A flatfoot picked me up at the station. He wasn’t any too polite about escorting me to a patrol car and up to the courthouse where the State’s Attorney was waiting to ask me plenty of questions.
He was Jerome Lester, a nice guy. Lucile had spilled the dope before Blattscomb got to her to shut her up, and Lester had it all down in black and white.
At that, it didn’t do him much good. He was apologetic about it when he started, and kept getting more so as I raved just enough and denied everything.
They couldn’t pin a damned thing on me. Lester got friendly after asking all the questions in his book, admitted that Lucile’s story looked like a desperate effort to drag an innocent man in with her.
I admitted knowing Lucile, admitted spending the night with her and being in her room that afternoon. Just to make it sound good, I put in a few details about Lucile being upset and how I’d had a premonition that she was going to pull something.
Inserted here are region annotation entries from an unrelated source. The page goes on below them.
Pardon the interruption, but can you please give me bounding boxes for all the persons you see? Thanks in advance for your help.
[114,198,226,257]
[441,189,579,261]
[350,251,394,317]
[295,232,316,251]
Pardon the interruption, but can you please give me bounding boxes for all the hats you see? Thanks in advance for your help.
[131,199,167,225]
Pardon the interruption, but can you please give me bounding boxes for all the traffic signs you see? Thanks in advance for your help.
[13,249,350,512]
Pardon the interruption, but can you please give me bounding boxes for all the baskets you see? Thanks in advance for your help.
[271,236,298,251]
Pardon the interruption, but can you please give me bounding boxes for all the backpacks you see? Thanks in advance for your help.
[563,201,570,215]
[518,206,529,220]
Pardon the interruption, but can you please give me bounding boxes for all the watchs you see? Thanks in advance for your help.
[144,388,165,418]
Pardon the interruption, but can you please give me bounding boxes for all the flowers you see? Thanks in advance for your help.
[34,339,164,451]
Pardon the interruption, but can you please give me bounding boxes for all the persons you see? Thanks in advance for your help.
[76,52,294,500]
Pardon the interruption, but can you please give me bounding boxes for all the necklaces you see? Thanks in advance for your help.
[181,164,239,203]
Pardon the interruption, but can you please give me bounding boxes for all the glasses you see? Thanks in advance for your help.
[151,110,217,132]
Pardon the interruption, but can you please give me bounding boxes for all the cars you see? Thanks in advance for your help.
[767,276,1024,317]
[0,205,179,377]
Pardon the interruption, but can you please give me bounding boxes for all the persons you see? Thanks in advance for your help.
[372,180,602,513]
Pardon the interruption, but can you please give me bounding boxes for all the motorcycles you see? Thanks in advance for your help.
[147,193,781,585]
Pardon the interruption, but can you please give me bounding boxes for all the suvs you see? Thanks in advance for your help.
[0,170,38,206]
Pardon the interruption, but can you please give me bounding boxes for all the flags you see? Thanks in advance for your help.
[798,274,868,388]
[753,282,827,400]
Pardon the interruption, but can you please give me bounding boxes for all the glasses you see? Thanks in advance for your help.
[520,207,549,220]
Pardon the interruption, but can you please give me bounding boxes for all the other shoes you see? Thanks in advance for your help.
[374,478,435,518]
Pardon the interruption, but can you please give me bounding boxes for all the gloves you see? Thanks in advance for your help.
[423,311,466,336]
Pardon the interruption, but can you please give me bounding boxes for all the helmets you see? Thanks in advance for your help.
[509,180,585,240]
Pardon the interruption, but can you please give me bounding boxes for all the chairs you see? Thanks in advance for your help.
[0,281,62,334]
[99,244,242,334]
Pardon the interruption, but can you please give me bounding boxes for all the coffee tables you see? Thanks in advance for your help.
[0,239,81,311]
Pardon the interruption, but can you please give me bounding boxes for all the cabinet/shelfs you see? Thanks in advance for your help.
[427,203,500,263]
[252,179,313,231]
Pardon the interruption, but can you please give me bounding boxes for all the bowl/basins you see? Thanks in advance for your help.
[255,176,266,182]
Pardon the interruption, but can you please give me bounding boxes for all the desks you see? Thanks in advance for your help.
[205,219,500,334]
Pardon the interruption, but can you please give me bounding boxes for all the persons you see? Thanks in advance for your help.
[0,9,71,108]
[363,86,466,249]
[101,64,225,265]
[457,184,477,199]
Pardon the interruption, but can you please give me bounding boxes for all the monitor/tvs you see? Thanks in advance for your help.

It went over swell. Lester was apologizing when I left his office at nine o’clock. As far as I could see, I was all the way in the open. The coast was clear for me to follow up the leads I’d collected.
A fat man was waiting at the elevator when I came out of Lester’s office. His jowls were blue-black, his nose was flat, flared at the base. He was bald and had the keenest eyes I ever saw.
He followed me into the elevator and touched my arm as it started down. “If I could have a word with you, Mr. Barlow.”
“More monkey business? I thought the trip to Lester’s office cleared it.”
He coughed and took a card from a pigskin case. I looked at it as we got out at the main floor. Herman Blattscomb!
I said: “I just got in from Jax. Walk up to my hotel with me?”
He nodded and we swung along Flagler without saying anything. I bought a Bugle and we went up to my room. The flatfoot had sent my bag up after shooing me into Lester’s office.